I don't Shoot Athens bows but I just had to leave a comment. As a Med. Ret. LEO its great to see a Company Help the Emergency Services Community and our Armed Forces. I Salute Athens Archery. :icon_salut:


----------



## SemperF (Nov 22, 2009)

Semper Fi


----------



## Double S (Mar 30, 2008)

Bump for the badges :thumbs_up


----------



## soldier1265 (Jan 2, 2009)

As a member of the Illinois Army National Guard and a member of the Athens Field Staff, i would like to say thanks for what yall are doing in support of the men and women in uniform. its not the discount that hits home with us, its the feeling of knowing that there are still people out there that are willing to show us that kind of support! it seems like there are less and less people everyday that want to show their support. yall are a top notch company thats for sure! thanks for the opportunity to be on your field staff and thanks again from all of us in uniform for showing the support!!!!

USA USA USA!!!
:usa:


----------



## sawtoothscream (Apr 19, 2008)

I have to say athens really is an impressive company. they scream I love america and our troops. the amount of support you show is great. keep up the good work:thumbs_up


----------



## vonhogslayer (Apr 16, 2009)

BIG thank tou to our military!!!!!!!!!!!!!!!!!!!!!!!!!!!1:darkbeer::darkbeer::darkbeer:


----------



## elksniper (May 5, 2006)

So...I'm now interested as a firefighter/EMT and former Elite shooter that ain't jumpin' on the Stother's mis-guided ship again...
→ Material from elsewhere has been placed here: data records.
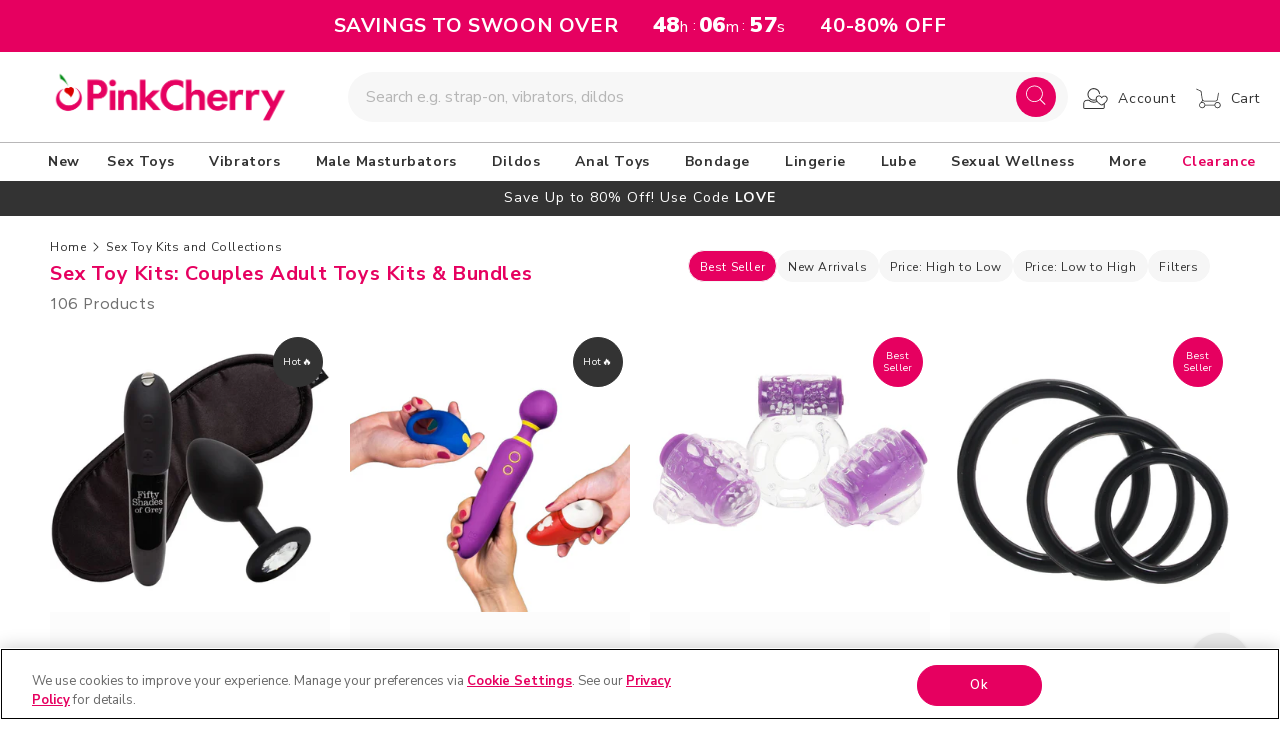

--- FILE ---
content_type: text/html; charset=UTF-8
request_url: https://tools.tbmbm.net/geo/?callback=jQuery36109120892112668055_1768722772726&ua=Mozilla%2F5.0%20(Macintosh%3B%20Intel%20Mac%20OS%20X%2010_15_7)%20AppleWebKit%2F537.36%20(KHTML%2C%20like%20Gecko)%20Chrome%2F131.0.0.0%20Safari%2F537.36%3B%20ClaudeBot%2F1.0%3B%20%2Bclaudebot%40anthropic.com)&url=https%3A%2F%2Fwww.pinkcherry.com%2Fcollections%2Fsex-toy-kits&market=US&referrer=&_=1768722772727
body_size: -161
content:
jQuery36109120892112668055_1768722772726({"country_code":"US","ip":"18.118.146.17","msg":""})

--- FILE ---
content_type: text/css
request_url: https://www.pinkcherry.com/cdn/shop/t/122/assets/template-collection.css?v=114052407668937417691747773505
body_size: -51
content:
@media screen and (max-width: 749px){.collection .grid__item:only-child{flex:0 0 100%;max-width:100%}}@media screen and (max-width: 989px){.collection .slider.slider--tablet{margin-bottom:.5rem}}.collection .loading-overlay{top:0;right:0;bottom:0;left:0;display:none;width:100%;padding:0 1.5rem;opacity:.7}@media screen and (min-width: 750px) and (max-width: 1225px){li.grid__item.mx-w{width:30%;max-width:none}}@media screen and (min-width: 750px){.collection .loading-overlay{padding-left:5rem;padding-right:5rem}}.collection.loading .loading-overlay{display:block}.collection--empty .title-wrapper{margin-top:10rem;margin-bottom:15rem}@media screen and (max-width: 989px){.collection .slider--tablet.product-grid{scroll-padding-left:1.5rem}}.collection__description>*{margin:0}.collection__title.title-wrapper{margin-bottom:2.5rem}.collection__title .title:not(:only-child){margin-bottom:1rem}@media screen and (min-width: 990px){.collection__title--desktop-slider .title{margin-bottom:2.5rem}.collection__title.title-wrapper--self-padded-tablet-down{padding:0 5rem}.collection slider-component:not(.page-width-desktop){padding:0}.collection--full-width slider-component:not(.slider-component-desktop){padding:0 1.5rem;max-width:none}}.collection__view-all a:not(.link){margin-top:1rem}.btn.collection-load_more{color:#fff;width:80%;height:4.12rem;background:#e60060;border:none;border-radius:30px;font-size:16px;font-weight:400;cursor:pointer;font-family:var(--font-body-family)}@media screen and (max-width: 749px){.product-grid-container .collection .grid__item{max-width:49%;margin:0 auto}}@media screen and (min-width: 750px){.collection .collection-hide{display:none!important}}.collection .card__information{background:#fcfcfc}.hidden_obj{display:none}.sort-bt_icon{margin:20px}.sort-bt_icon svg{transform:rotate(180deg)}.sort-bt_icon.active-caret svg{transform:rotate(360deg)}
/*# sourceMappingURL=/cdn/shop/t/122/assets/template-collection.css.map?v=114052407668937417691747773505 */


--- FILE ---
content_type: text/css
request_url: https://www.pinkcherry.com/cdn/shop/t/122/assets/mm-usp.css?v=1349746447775500281747773505
body_size: -126
content:
.usp .page-container{margin-top:31px}.usp.page-width{margin-bottom:10px;padding:30px;background:#f7f7f7}.display{display:block}#gift-wrapper{cursor:pointer}.usp-image_text a:not([href]){cursor:context-menu}.usp-section_heading{font-weight:700;font-size:20px}.usp-image_text .media img{position:inherit;height:auto;widows:auto}.image-wih_text.center.grid__item a{text-decoration:none}.image_text.grid{margin:5px 0 10px;background:#f7f7f7}.media-usp{display:flex;justify-content:center}.image-wih_text.center{padding:12px}.text-container{font-size:16px;font-weight:400}.text-container p{margin:10px 0 15px}.hero-banner_container .slick-dots{bottom:-15px}.hero-banner_container .slick-dots li button:before{color:#fff!important;border:1px solid #000;border-radius:50%;width:10px;height:10px;line-height:10px;opacity:inherit}.slick-dots li.slick-active button:before{background-color:#000!important;border:none;font-size:34px}@media screen and (min-width: 766px) and (max-width: 1224px){.image_text.grid{padding:15px 0 5px}}@media screen and (min-width: 989px){.usp .page-container{padding:0 5rem}.usp .usp-image_text{flex-wrap:nowrap}.image-wih_text.center{width:min-content}.image-wih_text.center{padding:0}}@media screen and (min-width: 1920px){.text-container{margin:0 36px}}@media screen and (min-width: 1225px){.image_text.grid{padding:15px 0 5px}.usp.page-width{padding:25px 50px}}
/*# sourceMappingURL=/cdn/shop/t/122/assets/mm-usp.css.map?v=1349746447775500281747773505 */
So, $200 off what prices? Being a former Hoosier (and NE at that) has had me eyeballing Athens since they started...now it may be time to pull the trigger.


----------



## rodney482 (Aug 31, 2004)

elksniper said:


> So...I'm now interested as a firefighter/EMT and former Elite shooter that ain't jumpin' on the Stother's mis-guided ship again...
> 
> So, $200 off what prices? Being a former Hoosier (and NE at that) has had me eyeballing Athens since they started...now it may be time to pull the trigger.


off MSRP....:thumbs_up


----------



## elksniper (May 5, 2006)

So the Accomplice 34 MSRP is $749, right? Might as well list all the prices while you're at it!

By the way, Rodney, I stayed at the Super 8 in Rochester for a few days during shotgun season - hunting just north of 110 in Marshall County. The fact this company is HQ'd in the small town where I hunt is a sign...


----------



## rodney482 (Aug 31, 2004)

elksniper said:


> So the Accomplice 34 MSRP is $749, right? Might as well list all the prices while you're at it!
> 
> By the way, Rodney, I stayed at the Super 8 in Rochester for a few days during shotgun season - hunting just north of 110 in Marshall County. The fact this company is HQ'd in the small town where I hunt is a sign...
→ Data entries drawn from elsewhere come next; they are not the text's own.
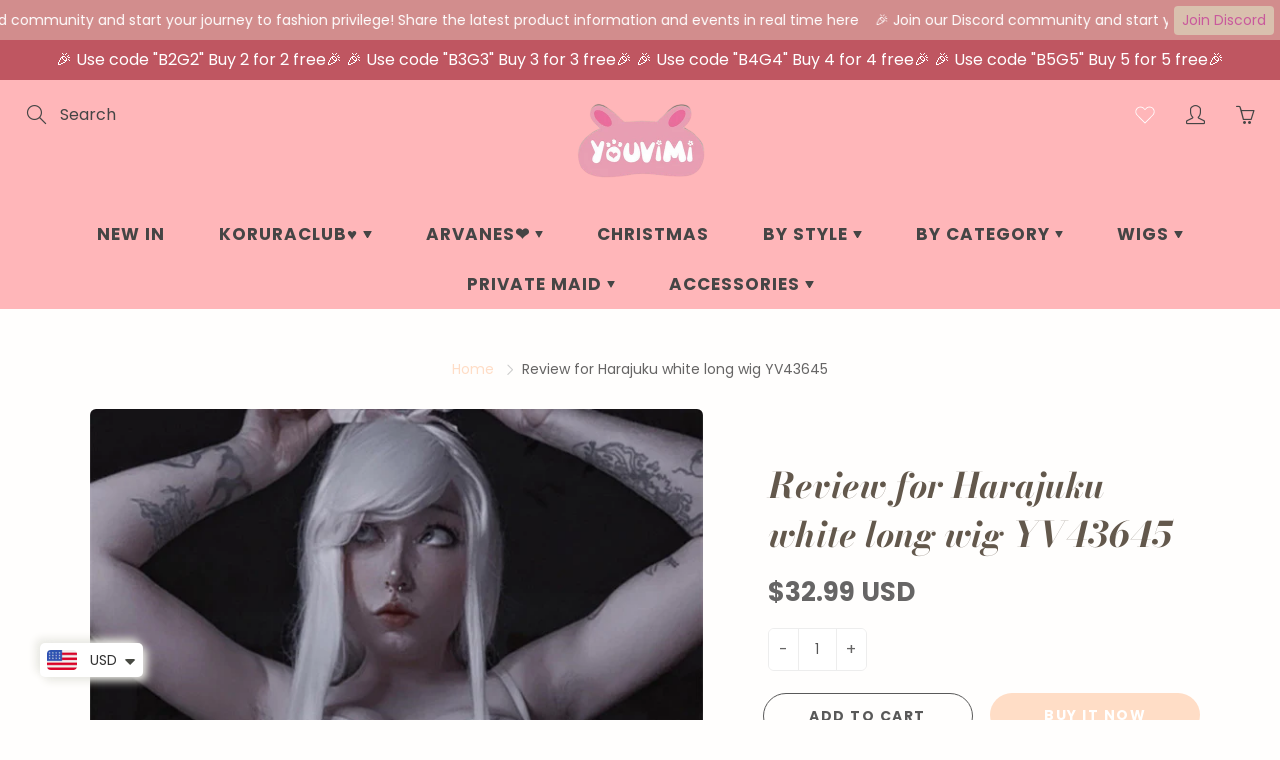

--- FILE ---
content_type: text/html; charset=UTF-8
request_url: https://www.stilyoapps.com/reconvert/reconvert_script_tags.php?shop=milankeer.myshopify.com&store_client_id=R3dDTmlmdDcrS015cEJUVWYvekJIQT09
body_size: 0
content:
{"result":"success","security_token":"$2y$10$4WWtw4JqiTdeQHy.8Mp5\/eqSUXJ3ClZ\/4D9zVaqQFbuurqDTBck6u"}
I live on 110 just east of US 31 and hunt both Marshall and Fulton County.


----------



## rodney482 (Aug 31, 2004)

300 eXceed target $899
300 eXcedd black with Carbon fiber limbs $849
Athens 34 Accomplice $749
Athens 32 Accomplice $749
Buck Commander bow $749


----------



## rodney482 (Aug 31, 2004)

the Program has changed slightly, on 2011 bows it is going to be 20% off MSRP on all of our bows excluding the Protege.


----------